少年はひとりごちた。膝を抱えて木に寄りかかるようにうずくまる。木々はまだ芽すら出さず寒々しい裸の枝を震わせているだけ。乾いた風が肌に冷たくあたった。周りは少年の他に誰一人いない。腕に力をこめ、さらに体を丸めて少年は呟いた。

「なんであんなこと言っちゃったのかな……」

時は少々前にさかのぼる。


「なあ、お前受験どうだった?」
「俺、第一志望受かったわ」
「えー俺、まだ滑り止めしか結果返ってきてないんだよなあ」

教室は既に受験の話題一色であった。三月に入り、もう大体の者は受験を済ませている。国公立ですら前期の試験は終わっていた。早いところではもう結果まででているくらいだ。

この学校の卒業式は遅いほうなので自然とそういう話題で埋め尽くされる。

希望の大学に入り浮かれている者、まだ後期や私立にかけている者、あるいは来年に向けて努力している者さまざま。学校行事も残すところ卒業式だけでどこか浮ついた空気を感じる。少年も傍らの友人に話しかけた。

「なあお前結果どうだった? 俺受かったぜ! 来年から一緒の大学だな!」

にっと明るい笑みを浮かべ、背を叩く。友人はなんともいえない顔で、小さくおめでとうと返した。

少年と友人は同じ大学を志望する仲だった。成績のよい友人のことだ。少年は友人も受かっているものと信じて疑わなかった。
ただもしこのとき彼の瞳の昏さに気づいたなら、結末は違っていただろう。

「……ごめん、俺落ちた」

蚊の鳴くようなか細い声だった。だが、少年の耳にはこびりつくようにいつまでも忘れられない声となった。

「な、なんでだよ!? お前、俺より成績よかったじゃん。俺が受かってお前が受からないわけないだろ!?」

落ちた? 俺よりずっとテストの点が上だったヤツが? 変な冗談でも言っているのだろうか。

思わず少年は彼につかみかかっていた。だが彼は俯いたままだ。と、その瞬間だった。

「そんなこと!」

突然、怒鳴った友人に思わず指先が震え、手が離れる。にぎやかだった教室は一瞬で静まり返った。しんとした静寂が落ちる。
彼の瞳の中の燃え上がった炎はすぐに搔き消え、やるせない哀しみに浸された。しかしそれもすぐさま前髪によって隠される。

「……そんなこと俺が一番問いたいよ」
「ご、ごめん」

周囲の視線が突き刺さる。はじかれるように彼は教室を飛び出した。周囲の責めるような目から逃げるように、少年も慌ててその後を追いかけた。


「待てって、おい!」

駆ける、駆ける、駆ける。しかしどれほど足を動かしても彼は止まることはなかった。廊下を駆けて、階段を上り、彼を捕まえたのは屋上に続く扉の前だった。

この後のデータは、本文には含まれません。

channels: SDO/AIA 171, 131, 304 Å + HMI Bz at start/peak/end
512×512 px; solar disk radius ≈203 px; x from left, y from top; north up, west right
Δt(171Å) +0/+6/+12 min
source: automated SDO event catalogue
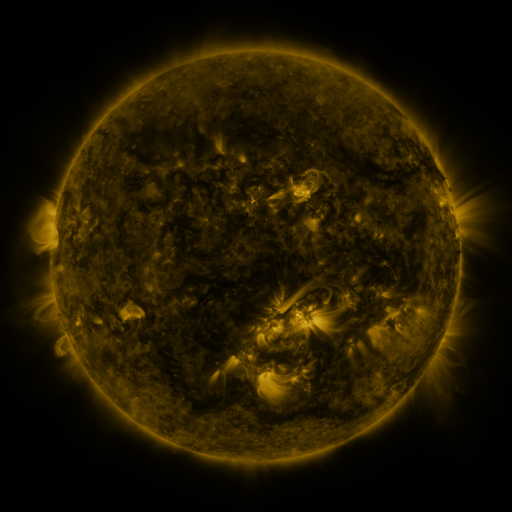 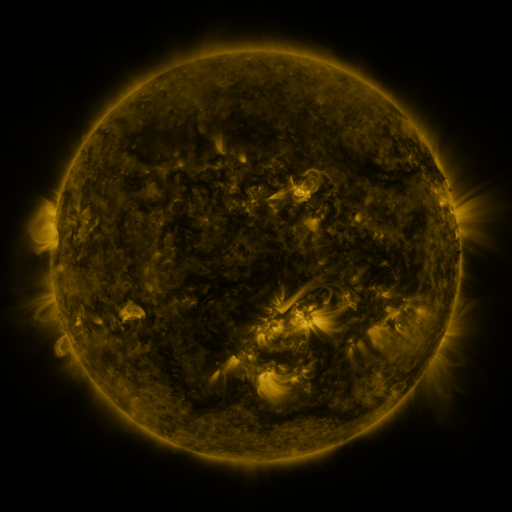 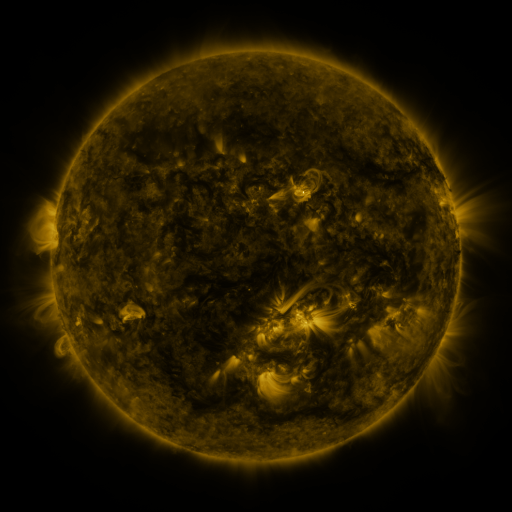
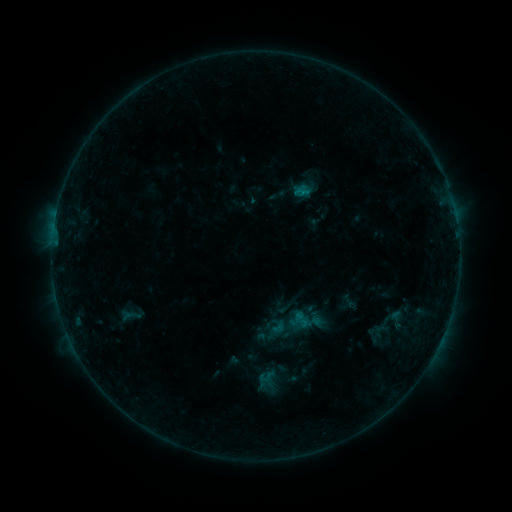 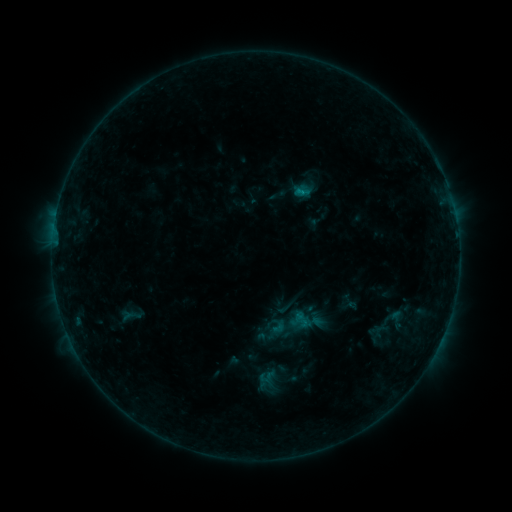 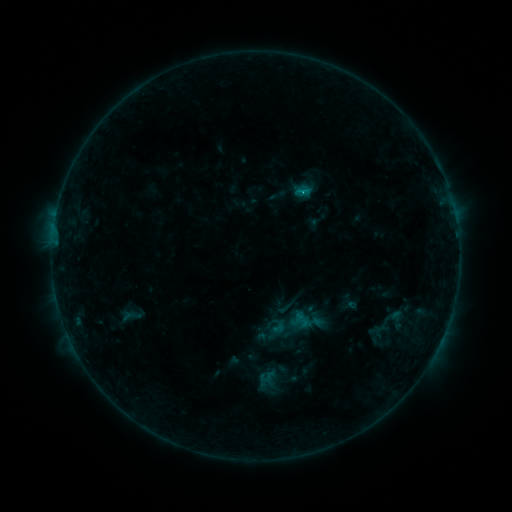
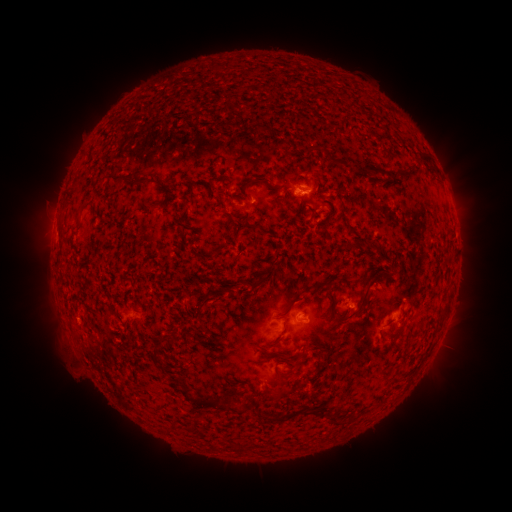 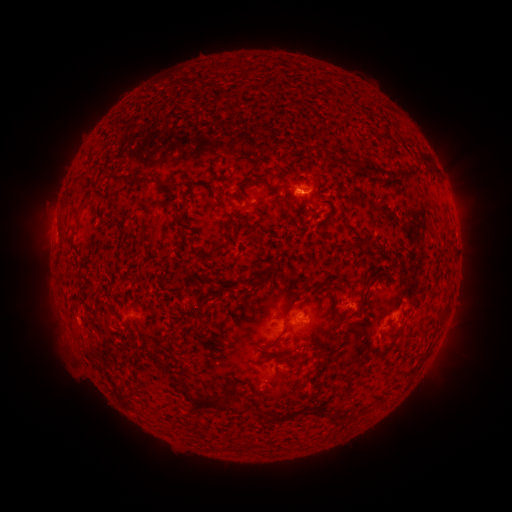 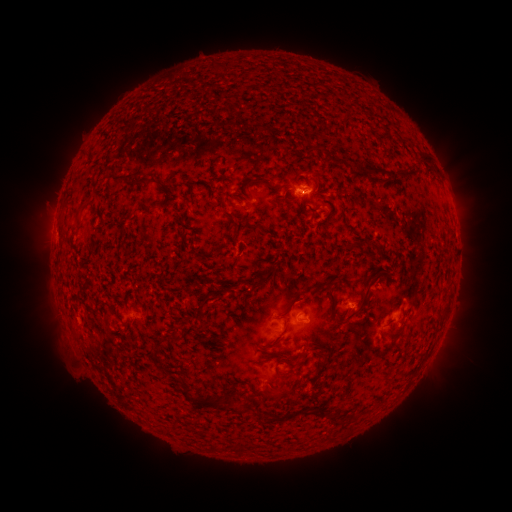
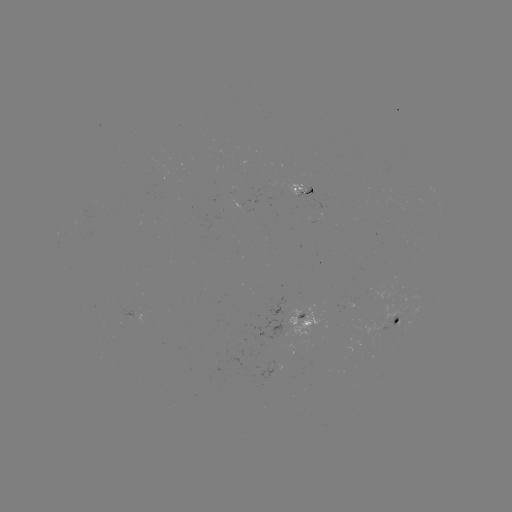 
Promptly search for B7.3 flare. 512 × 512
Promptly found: (298, 191).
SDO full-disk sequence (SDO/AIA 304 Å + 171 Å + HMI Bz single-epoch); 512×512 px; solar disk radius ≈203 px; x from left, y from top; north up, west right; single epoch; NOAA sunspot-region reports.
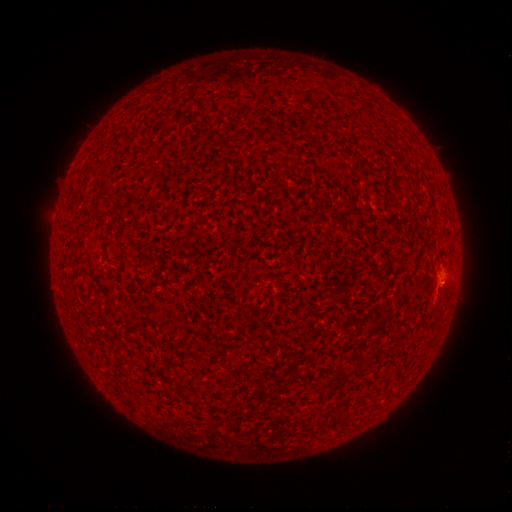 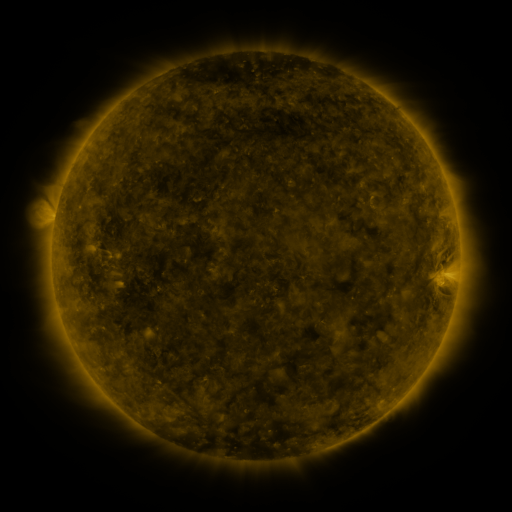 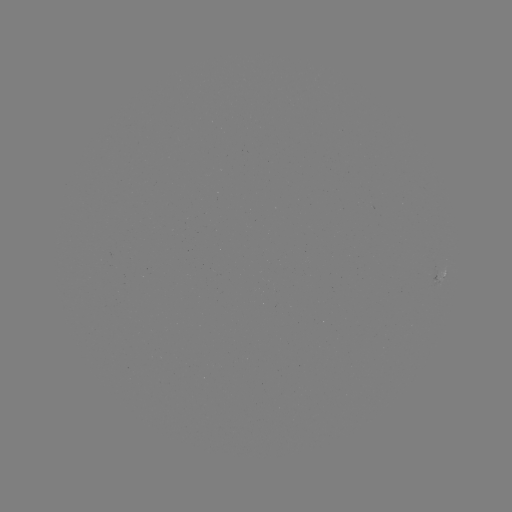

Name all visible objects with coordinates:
spotted active region: (442, 273)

「おい、待てって、言っただろ。本当に、悪かったって」

息切れをしつつ謝罪の言葉を口にしたが、彼は俯いたまま。

「なあ、おい聞いているのかよ」

手を肩におこうとした瞬間、パシリと乾いた音がした。一瞬何が起こったのかわからなかった。だがじんじんと痛みを訴える手から、彼が手を振り払ったのだということが実感を帯びてくる。

「え……」

呆然とした声が落ちた。目の前の彼は今まで見たこともない表情でこちらを睨みつける。彼の瞳に渦巻く仄暗い感情は少年にとってあまり縁のないものであった。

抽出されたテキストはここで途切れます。